Records:
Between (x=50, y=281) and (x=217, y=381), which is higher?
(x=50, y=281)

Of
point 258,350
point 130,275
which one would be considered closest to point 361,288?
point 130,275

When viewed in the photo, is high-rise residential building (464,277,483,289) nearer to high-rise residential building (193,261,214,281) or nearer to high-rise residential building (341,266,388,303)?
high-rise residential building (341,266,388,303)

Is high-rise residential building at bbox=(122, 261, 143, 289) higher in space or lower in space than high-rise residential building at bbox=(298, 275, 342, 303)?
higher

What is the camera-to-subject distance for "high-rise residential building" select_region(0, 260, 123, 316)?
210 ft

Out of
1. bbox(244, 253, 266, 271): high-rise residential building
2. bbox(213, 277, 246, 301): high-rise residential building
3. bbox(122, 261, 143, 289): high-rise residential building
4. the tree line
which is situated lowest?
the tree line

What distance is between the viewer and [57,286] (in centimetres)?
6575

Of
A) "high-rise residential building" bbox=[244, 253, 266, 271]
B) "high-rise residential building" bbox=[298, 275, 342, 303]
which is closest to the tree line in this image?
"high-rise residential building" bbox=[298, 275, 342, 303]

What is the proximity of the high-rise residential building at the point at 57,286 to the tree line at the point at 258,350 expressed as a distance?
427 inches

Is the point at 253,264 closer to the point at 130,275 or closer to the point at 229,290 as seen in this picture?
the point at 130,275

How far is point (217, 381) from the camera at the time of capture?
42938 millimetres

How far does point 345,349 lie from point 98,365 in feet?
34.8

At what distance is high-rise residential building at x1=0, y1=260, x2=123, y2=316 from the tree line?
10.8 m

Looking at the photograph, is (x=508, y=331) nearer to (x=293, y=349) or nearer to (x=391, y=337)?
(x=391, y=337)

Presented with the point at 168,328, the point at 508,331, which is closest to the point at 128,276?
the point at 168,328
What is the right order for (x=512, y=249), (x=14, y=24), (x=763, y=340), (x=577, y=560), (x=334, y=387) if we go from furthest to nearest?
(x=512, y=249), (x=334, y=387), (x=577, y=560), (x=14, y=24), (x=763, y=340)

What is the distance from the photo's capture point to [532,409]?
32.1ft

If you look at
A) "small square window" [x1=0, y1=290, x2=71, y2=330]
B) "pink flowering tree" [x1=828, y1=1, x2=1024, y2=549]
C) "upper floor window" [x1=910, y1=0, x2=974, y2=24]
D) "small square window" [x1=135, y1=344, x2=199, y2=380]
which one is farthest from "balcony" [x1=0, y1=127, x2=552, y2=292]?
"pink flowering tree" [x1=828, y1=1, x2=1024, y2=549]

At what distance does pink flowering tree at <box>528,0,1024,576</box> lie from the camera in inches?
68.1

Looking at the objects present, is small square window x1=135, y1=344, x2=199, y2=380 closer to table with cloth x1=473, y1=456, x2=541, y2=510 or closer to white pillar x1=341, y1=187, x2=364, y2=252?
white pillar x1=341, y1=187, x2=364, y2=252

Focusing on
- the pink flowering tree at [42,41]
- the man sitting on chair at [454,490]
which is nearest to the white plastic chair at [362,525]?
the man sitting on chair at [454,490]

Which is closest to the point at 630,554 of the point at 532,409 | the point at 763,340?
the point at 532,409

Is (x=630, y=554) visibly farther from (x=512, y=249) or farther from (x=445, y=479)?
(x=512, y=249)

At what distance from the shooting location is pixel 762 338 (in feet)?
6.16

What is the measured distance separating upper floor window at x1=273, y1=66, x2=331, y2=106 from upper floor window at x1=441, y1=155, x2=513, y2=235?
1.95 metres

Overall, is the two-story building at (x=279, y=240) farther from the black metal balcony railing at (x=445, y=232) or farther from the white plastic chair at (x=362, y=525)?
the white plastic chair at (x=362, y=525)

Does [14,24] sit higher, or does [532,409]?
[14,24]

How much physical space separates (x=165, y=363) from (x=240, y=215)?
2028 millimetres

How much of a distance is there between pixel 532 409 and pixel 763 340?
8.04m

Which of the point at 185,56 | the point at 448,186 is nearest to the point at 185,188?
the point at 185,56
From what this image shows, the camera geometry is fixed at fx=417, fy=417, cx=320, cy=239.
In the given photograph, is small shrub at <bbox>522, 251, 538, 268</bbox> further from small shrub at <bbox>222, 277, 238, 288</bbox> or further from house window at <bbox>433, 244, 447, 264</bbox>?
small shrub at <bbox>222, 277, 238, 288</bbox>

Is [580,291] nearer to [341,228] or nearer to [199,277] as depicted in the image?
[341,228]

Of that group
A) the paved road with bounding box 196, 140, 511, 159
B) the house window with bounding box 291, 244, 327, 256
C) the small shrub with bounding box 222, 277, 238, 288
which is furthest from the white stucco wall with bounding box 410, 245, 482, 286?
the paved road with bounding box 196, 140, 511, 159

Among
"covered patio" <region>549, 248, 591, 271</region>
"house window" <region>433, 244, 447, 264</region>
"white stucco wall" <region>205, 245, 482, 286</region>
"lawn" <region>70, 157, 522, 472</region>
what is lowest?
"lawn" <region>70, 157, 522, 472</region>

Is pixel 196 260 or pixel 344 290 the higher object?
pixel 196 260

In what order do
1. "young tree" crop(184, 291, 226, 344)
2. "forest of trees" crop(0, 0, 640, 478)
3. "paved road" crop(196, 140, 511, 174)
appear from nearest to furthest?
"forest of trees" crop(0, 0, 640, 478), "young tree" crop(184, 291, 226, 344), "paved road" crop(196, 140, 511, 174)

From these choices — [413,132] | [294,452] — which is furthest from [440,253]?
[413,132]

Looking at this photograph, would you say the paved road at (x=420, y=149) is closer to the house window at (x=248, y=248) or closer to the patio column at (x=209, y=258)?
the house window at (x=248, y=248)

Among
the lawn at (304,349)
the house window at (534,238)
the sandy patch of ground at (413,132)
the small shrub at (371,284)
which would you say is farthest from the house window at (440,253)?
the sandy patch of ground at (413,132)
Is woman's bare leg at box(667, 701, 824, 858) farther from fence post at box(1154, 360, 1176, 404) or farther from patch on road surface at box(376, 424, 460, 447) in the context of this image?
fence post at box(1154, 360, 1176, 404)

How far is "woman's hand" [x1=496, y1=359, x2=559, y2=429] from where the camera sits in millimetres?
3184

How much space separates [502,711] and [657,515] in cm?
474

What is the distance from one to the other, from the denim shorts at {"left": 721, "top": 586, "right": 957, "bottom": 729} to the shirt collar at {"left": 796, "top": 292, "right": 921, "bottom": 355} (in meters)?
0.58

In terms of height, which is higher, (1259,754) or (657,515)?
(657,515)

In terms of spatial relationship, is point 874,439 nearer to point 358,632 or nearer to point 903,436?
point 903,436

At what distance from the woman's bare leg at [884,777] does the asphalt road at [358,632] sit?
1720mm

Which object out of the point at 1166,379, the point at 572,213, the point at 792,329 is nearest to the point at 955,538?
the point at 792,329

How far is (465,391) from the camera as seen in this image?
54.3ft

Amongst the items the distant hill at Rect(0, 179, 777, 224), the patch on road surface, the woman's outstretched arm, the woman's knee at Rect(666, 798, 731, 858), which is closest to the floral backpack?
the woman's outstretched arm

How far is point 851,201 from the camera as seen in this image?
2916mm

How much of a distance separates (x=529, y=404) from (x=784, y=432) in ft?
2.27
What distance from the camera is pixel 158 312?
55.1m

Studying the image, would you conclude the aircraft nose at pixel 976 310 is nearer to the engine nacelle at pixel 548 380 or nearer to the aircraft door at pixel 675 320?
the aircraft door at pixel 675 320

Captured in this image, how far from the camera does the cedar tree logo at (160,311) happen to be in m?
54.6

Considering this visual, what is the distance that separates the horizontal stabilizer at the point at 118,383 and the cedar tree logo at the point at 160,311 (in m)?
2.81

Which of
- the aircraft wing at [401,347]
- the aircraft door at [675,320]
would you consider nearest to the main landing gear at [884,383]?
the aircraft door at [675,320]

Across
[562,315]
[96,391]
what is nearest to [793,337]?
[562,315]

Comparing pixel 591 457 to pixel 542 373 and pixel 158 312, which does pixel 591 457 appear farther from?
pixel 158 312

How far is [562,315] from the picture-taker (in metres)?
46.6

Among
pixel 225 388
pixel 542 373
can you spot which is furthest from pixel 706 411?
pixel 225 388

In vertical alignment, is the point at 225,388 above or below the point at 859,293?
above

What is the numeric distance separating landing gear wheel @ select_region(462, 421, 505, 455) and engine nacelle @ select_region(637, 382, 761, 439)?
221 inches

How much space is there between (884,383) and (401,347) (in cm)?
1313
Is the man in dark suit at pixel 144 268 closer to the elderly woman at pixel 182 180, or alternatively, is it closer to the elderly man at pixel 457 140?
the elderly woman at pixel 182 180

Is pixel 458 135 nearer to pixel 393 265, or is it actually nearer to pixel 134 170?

● OBJECTIVE
Starting at the line that contains "In vertical alignment, is" and ending at the last of the items, write the lines out again with "select_region" changed to "box" and everything else left as it is.

● RESULT OF THIS EXERCISE
In vertical alignment, is the point at 225,388 above or below the point at 859,293?
above

What is the numeric distance separating landing gear wheel @ box(462, 421, 505, 455) and engine nacelle @ box(637, 382, 761, 439)?
221 inches

How much space is there between (884,383) and (401,347) (in cm)?
1313
Is the man in dark suit at pixel 144 268 closer to the elderly woman at pixel 182 180, or alternatively, is it closer to the elderly man at pixel 457 140?
the elderly woman at pixel 182 180

Is pixel 458 135 nearer to pixel 393 265, or is it actually nearer to pixel 134 170?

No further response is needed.